2:35 – Journey to the Future! Battle in the Space-Time Corridor
Alternative Title: A Timely Deku Nut to the Face
First Aired: 22nd January 1994
The Sailor Senshi, Tuxedo Kamen and Chibi-Usa prepare to travel into the 30th Century and Crystal Tokyo. The Space-Time Corridor is fraught with dangerous, however, and between the fierce guardian of time and Droids sent by Esmeraude, the Senshi have their work cut out for them. Can the Senshi even make it to the future unscathed?
I always enjoy ending synopses with a stupid question.
This is a pretty good episode. It’s such a foreign location, filled with mystical-yet-sci-fi references to space-time and physics in general that it really appeals to my sensibilities.
The enemies are never that threatening, but the oppressive atmosphere and the sense that only disaster waits for them at the end of the corridor is effective. Even better is our first full appearance of the long-awaited Sailor Pluto, and she really manages to make a good first impression.
The episode starts off with an action shot of the Sailor Senshi running towards, uhh, death and stuff.
┄┄┄┄┄┄
Tasks to carry out
1. Decide whether each statement below agrees with the episode review: (a) The episode first aired on 22nd January 1994. (b) The writer finds the enemies in the episode very threatening. (c) The episode includes the first full appearance of Sailor Pluto. For each, answer yes or no and quote the deciding words of the review.
2. Reproduce the part of the episode review that opens with the words containing "The enemies are" and closes with "good first impression.".
┄┄┄┄┄┄
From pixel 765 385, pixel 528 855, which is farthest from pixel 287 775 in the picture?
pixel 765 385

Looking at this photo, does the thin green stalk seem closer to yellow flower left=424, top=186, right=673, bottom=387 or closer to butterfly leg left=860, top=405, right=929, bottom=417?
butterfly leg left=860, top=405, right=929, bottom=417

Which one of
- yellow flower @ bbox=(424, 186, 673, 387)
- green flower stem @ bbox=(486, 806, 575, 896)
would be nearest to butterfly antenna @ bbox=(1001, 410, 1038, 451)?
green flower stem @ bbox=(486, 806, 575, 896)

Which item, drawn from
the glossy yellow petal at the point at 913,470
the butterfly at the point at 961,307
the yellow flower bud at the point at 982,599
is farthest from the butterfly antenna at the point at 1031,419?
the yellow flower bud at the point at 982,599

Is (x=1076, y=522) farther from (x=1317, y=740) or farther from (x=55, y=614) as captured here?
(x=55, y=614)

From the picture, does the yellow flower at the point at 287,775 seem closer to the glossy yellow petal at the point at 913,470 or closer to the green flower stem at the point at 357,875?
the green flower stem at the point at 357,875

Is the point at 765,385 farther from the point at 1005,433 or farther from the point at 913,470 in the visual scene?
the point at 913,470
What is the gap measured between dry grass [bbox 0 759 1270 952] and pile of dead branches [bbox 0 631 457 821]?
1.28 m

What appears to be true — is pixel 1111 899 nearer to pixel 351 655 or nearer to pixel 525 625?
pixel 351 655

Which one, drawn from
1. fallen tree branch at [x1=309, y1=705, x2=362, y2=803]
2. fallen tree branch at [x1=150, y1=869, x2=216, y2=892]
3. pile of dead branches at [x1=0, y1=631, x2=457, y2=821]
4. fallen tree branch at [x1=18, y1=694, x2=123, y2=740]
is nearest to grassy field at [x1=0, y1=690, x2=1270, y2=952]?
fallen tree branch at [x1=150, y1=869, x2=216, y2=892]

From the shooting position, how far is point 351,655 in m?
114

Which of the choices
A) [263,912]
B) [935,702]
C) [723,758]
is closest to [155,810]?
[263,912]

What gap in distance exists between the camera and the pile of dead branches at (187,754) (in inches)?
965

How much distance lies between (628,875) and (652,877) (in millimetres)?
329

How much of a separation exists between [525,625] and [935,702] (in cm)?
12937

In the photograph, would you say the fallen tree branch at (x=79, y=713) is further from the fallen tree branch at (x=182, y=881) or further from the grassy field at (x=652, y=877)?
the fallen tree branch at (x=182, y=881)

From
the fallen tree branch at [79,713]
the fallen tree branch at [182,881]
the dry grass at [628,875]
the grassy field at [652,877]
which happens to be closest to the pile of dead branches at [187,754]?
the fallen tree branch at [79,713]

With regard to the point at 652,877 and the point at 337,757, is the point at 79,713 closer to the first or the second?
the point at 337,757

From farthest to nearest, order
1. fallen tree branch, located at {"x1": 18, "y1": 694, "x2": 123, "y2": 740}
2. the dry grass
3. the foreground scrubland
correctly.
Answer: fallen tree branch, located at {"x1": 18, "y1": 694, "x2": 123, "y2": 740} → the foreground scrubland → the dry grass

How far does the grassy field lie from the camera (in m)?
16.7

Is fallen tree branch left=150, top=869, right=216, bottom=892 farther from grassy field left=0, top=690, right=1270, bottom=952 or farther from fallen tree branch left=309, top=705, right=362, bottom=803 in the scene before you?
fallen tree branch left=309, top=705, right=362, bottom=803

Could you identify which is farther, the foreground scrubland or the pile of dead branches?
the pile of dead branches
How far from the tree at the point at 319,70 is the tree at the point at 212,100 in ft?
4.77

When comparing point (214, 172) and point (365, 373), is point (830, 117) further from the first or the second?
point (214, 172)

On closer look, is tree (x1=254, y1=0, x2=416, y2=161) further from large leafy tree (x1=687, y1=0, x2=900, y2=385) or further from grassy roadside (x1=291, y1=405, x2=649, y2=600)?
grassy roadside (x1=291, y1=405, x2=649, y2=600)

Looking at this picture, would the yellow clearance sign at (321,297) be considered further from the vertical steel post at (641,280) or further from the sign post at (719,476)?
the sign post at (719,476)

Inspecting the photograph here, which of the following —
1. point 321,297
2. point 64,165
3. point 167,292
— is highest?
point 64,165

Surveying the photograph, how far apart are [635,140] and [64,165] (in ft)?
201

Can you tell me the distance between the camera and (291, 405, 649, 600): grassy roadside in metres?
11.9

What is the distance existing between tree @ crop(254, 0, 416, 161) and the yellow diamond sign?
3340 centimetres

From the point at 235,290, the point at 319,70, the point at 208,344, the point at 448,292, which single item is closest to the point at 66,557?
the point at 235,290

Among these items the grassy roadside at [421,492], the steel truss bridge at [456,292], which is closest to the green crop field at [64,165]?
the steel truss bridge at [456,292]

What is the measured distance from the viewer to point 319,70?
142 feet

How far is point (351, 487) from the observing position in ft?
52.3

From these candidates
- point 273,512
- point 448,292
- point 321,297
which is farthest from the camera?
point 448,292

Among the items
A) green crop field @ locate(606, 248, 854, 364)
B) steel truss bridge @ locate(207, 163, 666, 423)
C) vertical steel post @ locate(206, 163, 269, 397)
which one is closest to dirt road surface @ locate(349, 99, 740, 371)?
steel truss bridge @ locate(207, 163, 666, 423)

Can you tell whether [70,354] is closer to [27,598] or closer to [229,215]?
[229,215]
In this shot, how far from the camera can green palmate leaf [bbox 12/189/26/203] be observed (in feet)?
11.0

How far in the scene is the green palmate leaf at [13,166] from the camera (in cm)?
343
┄┄┄┄┄┄
Replies
1.
(a) Yes: "First Aired: 22nd January 1994"
(b) No: "The enemies are never that threatening"
(c) Yes: "our first full appearance of the long-awaited Sailor Pluto"

2.
The enemies are never that threatening, but the oppressive atmosphere and the sense that only disaster waits for them at the end of the corridor is effective. Even better is our first full appearance of the long-awaited Sailor Pluto, and she really manages to make a good first impression.